In other words, do not darken our doorstep again.
Earlier the Fourth Circuit rejected this challenge in a separate case.
The challenges were filed a couple years ago by law professors and advocacy groups. Previous filings were made by CREW’s board chair and vice-chair Norman Eisen and Richard Painter, Constitutional law scholars Erwin Chemerinsky, Laurence H. Tribe and Zephyr Teachout, and Deepak Gupta of Gupta Wessler PLLC. Eisen was later hired by the House Democrats to help direct its investigations against Trump.
Judge Paul Niemeyer declared these theories as speculative and “simply too attenuated” to satisfy constitutional analysis. He noted that many people, including diplomats, likely avoid the hotel due to its association and it is not clear what the injunction would do for a hotel bearing the President’s name: “the Hotel would still be publicly associated with the President, would still bear his name, and would still financially benefit members of his family.”

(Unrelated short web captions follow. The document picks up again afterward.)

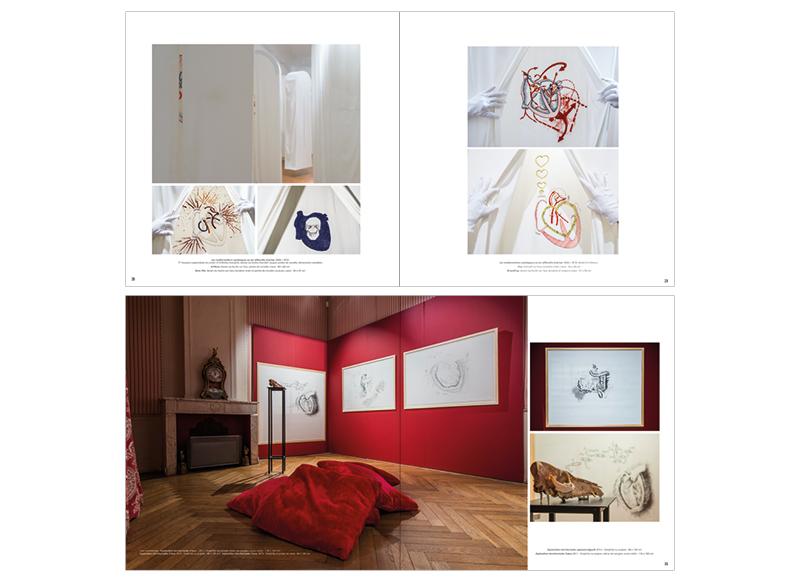 Catalogue Lahoz Exposition au Pavillon De Vendome bu Noon Graphic Design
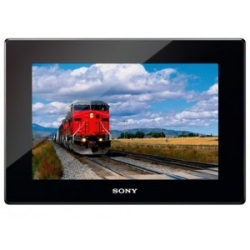 The Moving Image Picture, Sony HD S-Frame Innovation Series…
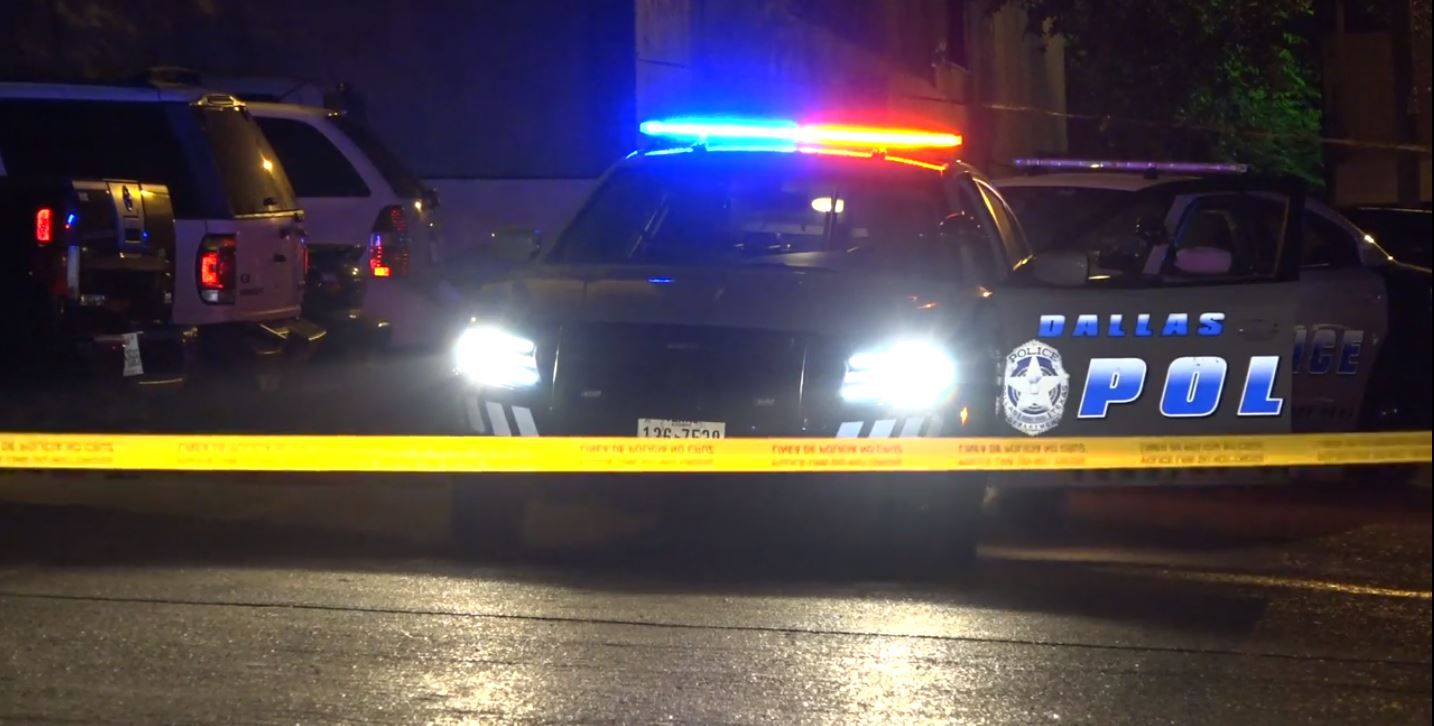 Neighbors heard gunshots at the apartments on Grand Avenue, but the killer had fled by the time police arrived.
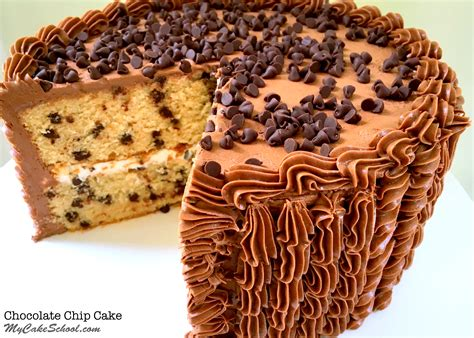 best chocolate chip recipes chocolate chip cake recipe my cake school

The ruling also supports the argument of the White House that it is important for the President to be able to go to court to raise such challenges, an issue that was at the heart of the impeachment debate. I testified that the House was premature in its impeachment after arguably the shortest period of investigation of any presidential impeachment. That abbreviated period made going to the court (rather than yielding to congressional demands) an effective high crime and misdemeanor. While the issues were not same, the point is that there are a variety of challenges that past Administrations have raised in such cases. Both branches have turned to the judiciary to address such conflicts. Indeed, both Richard Nixon and Bill Clinton were allowed to take challenges all the way to the Supreme Court before facing impeachment.